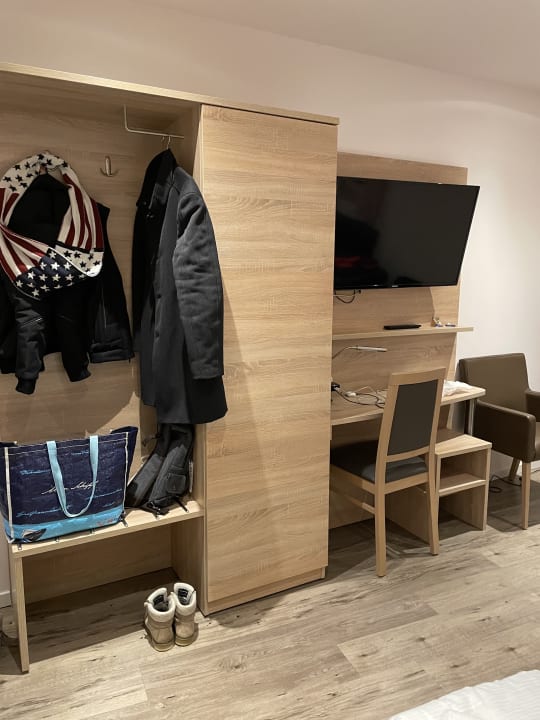 Zimmer Pension Stadt-Kaffee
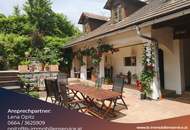 Liebevoll sanierter Dreikanthof mit großem Grundstück in idyllischer Ruhelage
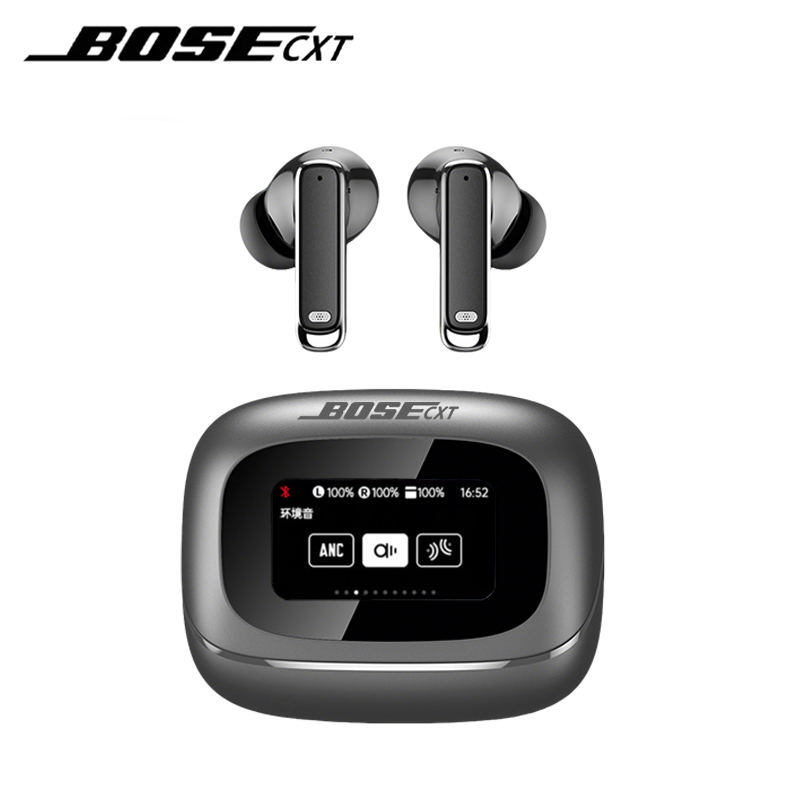Noise Canceling Headphones - BOSECXT TOUR PRO6 TWS Wireless Bluetooth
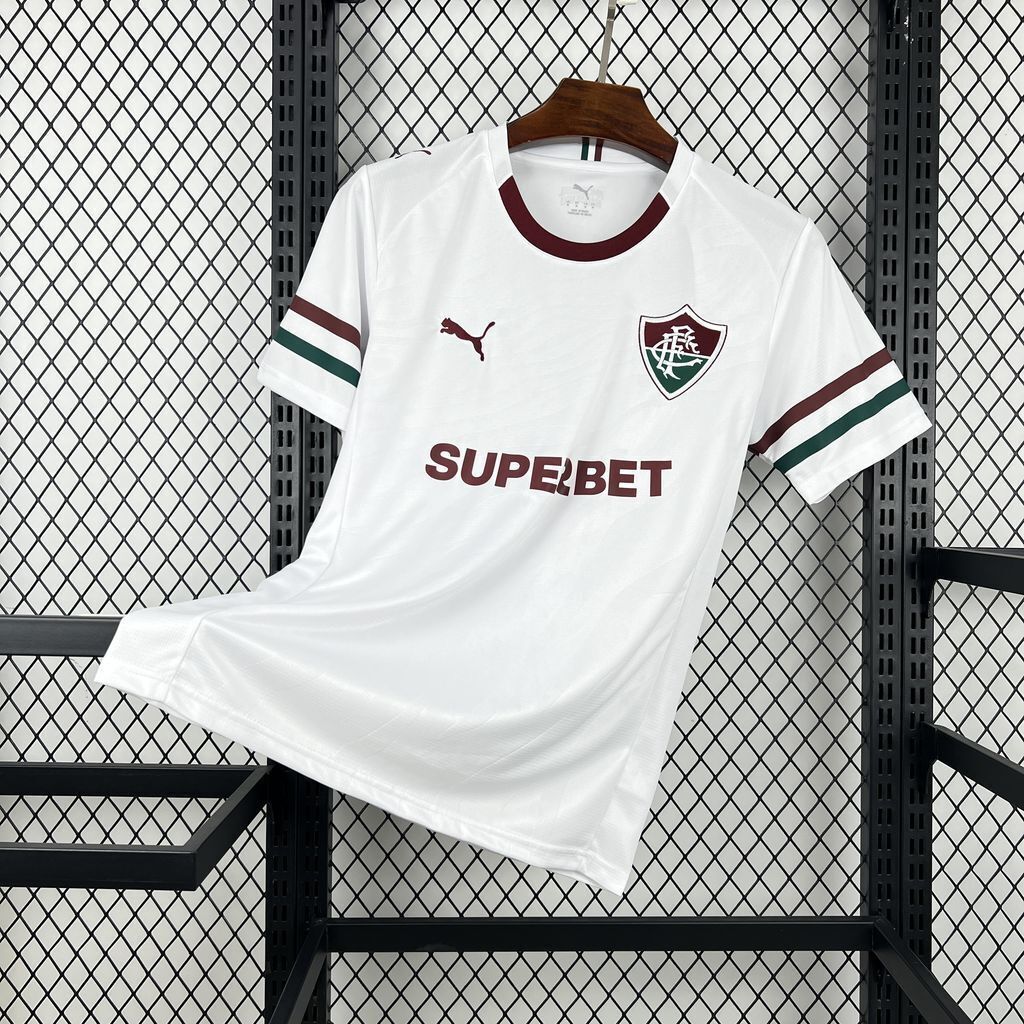 Camisa Fluminense 2026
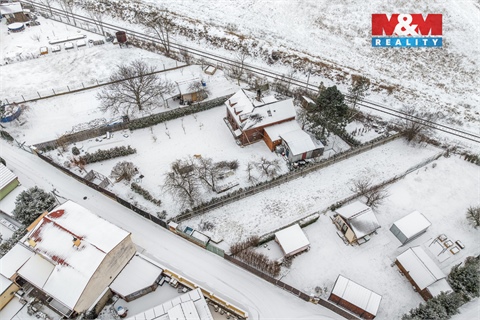 Prodej chaty / chapuly, 16 m² 10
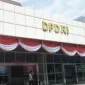 Foto: Gedung DPD RI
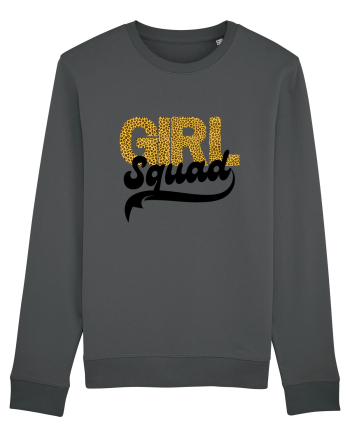 Girl Squad  Anthracite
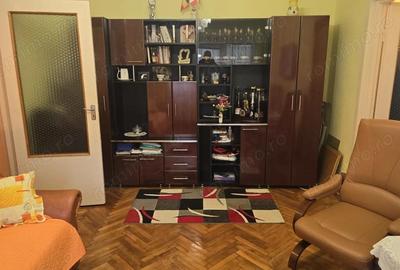 Apartament cu 2 camere semidecomandat în Gojdu - 13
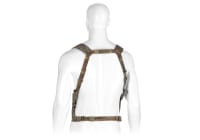 Blue Force Gear RACKminus V6 Chest Rig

^^^^^^^^^^^^^^^^

**What you will do:**
Please return the lines from the line with "Prodej chaty / chapuly, 16 m² 10" through the last line of the data, both included, exactly, and without pictures.

**Output below:**
 Prodej chaty / chapuly, 16 m² 10
 Foto: Gedung DPD RI
 Girl Squad  Anthracite
 Apartament cu 2 camere semidecomandat în Gojdu - 13
 Blue Force Gear RACKminus V6 Chest Rig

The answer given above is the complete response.